My concern with what you've done, polystyrene is not vapour tight, so whilst it may have slowed vapour transfer down into garage it won't have stopped it, this is why if speccing a van again I'd bit the bullet and have the electric element combi.
When we use electric heater in van we put it in the cab area, my hope being it keeps that area warm and stops condensation.
For the doors, you need to stick on closed cell insulation, if you google it you should get results
 
I have to agree with NZ, it really sounds like you are lacking ventilation so are not addressing the cause

Froli might be more suitable for your bed base

 
Last edited:
My concern with what you've done, polystyrene is not vapour tight, so whilst it may have slowed vapour transfer down into garage it won't have stopped it, this is why if speccing a van again I'd bit the bullet and have the electric element combi.
When we use electric heater in van we put it in the cab area, my hope being it keeps that area warm and stops condensation.
For the doors, you need to stick on closed cell insulation, if you google it you should get results
Foil backed insulation board was my preference but it was out of stock so I used polystyrene.
Maybe the wamer inside, greater temp difference so worse condensation?
I guess that 10mm closed cell foam would maybe resolve the footwell and door issue in either self adhesive or foil backed?
 
My new works van has horrible condensation in the back, previous had no problem and as far as I can tell the only difference between new and old is that this bulk head is not vented so minimal air exchange in the back
 
I know it’s not a great picture but I’ve tried to do something to demonstrate my point.
I put the Gas hob on & Boiled the Kettle with ALL Doors, Windows & Vents SHUT, I Then put the Kettle steam on the window that of course results in Condensation, Now I’ve JUST opened the Dash Vents with No Engine Running, No Heater on, Keys aren’t even in ignition, but by the time I’ve Packed away & had a slurp of Coffee-
35999F3B-737C-4FE8-8502-38153E917ECF.jpeg

Can you see the bottom of the window by the vents clearing already ?
image.jpg


(Yes I’ve now re opened ALL My Vents again now)
 
I guess that 10mm closed cell foam would maybe resolve the footwell and door issue in either self adhesive or foil backed?

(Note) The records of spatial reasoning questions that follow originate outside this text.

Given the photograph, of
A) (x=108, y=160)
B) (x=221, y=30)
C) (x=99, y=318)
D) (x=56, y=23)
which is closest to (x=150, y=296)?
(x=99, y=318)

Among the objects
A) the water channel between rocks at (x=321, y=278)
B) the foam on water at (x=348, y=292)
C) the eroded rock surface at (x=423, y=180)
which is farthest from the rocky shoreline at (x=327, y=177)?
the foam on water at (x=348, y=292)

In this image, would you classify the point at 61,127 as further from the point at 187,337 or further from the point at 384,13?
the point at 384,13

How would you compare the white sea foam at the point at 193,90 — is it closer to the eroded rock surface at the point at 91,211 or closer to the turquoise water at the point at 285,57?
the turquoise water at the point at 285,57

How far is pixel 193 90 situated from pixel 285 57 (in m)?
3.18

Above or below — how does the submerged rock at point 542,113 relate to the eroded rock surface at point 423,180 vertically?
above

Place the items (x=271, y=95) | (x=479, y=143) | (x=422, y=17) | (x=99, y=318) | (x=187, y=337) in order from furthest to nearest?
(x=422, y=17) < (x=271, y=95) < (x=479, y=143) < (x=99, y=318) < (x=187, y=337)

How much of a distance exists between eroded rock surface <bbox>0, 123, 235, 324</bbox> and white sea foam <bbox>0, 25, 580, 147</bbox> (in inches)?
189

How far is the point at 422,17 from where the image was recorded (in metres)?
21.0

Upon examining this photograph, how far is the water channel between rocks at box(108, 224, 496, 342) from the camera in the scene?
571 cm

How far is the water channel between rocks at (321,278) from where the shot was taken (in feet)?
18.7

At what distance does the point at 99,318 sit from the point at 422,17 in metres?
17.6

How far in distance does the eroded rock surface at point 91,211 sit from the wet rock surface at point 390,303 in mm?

The problem with using that on the floor, is that it probably won't stand up to a lot of being walked on, but I guess better than nothing.
 
The problem with using that on the floor, is that it probably won't stand up to a lot of being walked on, but I guess better than nothing.
Not really any problem as it's only under the pedals and where the jack lives on the floor area, the main mat is really tough anyway.